Hi, donimo. This is my first year being involved with this event. Lisa Copen of Rest Ministries developed the project and so I think it is only natural that some of the information might have a Christian-oriented spin.
Hi! To answer your question, we are having the phrase trademarked so someone else can't come along and use the exact same phrase and start the same kind of week, but we want anyone and everyone to be involved in whatever level they choose. We didn't "have to trademark" the name, but about 5 years ago I had experience of someone maliciously copying my other web site being completely,a adding his name, and trying to use it to raise funds for his own personal use. After that I became very careful to do anything "business" by the book to protect myself as best as possible, and part of that is trademarking anything you want protected "just in case."

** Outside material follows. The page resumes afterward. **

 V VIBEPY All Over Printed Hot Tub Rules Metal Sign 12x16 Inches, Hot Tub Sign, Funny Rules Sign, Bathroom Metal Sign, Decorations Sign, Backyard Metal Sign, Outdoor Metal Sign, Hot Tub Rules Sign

Our event has been listed in the Chase's Calendar of Events, "sthe most comprehensive and authoritative reference available on special events, holidays, federal and state observances, historic anniversaries and more" since NICIA Week began in 2002.
Regarding resources... a lot of sites in the web ring are not Christian, and most of the bloggers posting items about us, etc. are not Christian. If they are Christian web sites, to be approved, they MUST have something specific about their illness on their web page. If you go to http://www.invisibleillness.com you'll find a lot of the articles and other information has nothing to do with any religion ( See
http://www.mychronicillness.com/invisibleillness/articles.htm ) We use this week as a chance to recognize that many of the emotions that people with different illnesses deal with are the same, regardless of their illness. (And yes, part of those emotions can be spiritually-based.) But overall, after 10 years of having a chronic illness ministry, I found many people needing to know that others understood about the issues of having an invisible illness and that there was a need for us to create more awareness about this. And yes, part of our outreach is also to churches, to remind them that not everyone is healed and they need to wake up and remember the needs (and gifts!) of those with invisible chronic illness. If anyone would like to volunteer to let any religious affilated organizations know how they can better reach and encourage the chronically ill, they are more than welcome.
I have a 4-year-old son and 2 illnesses, rheumatoid arthritis and fibro, and I do a lot of II Week stuff in the middle of the night. But it's all the volunteers that help spread the word. My hope is that in time we'll be able to apply for some grant funds and have the week be on a larger scale, but I am doing what I can with the resources, time and energy that I have.
I hope this helps explain.
Thank you so much for your post, Lisa.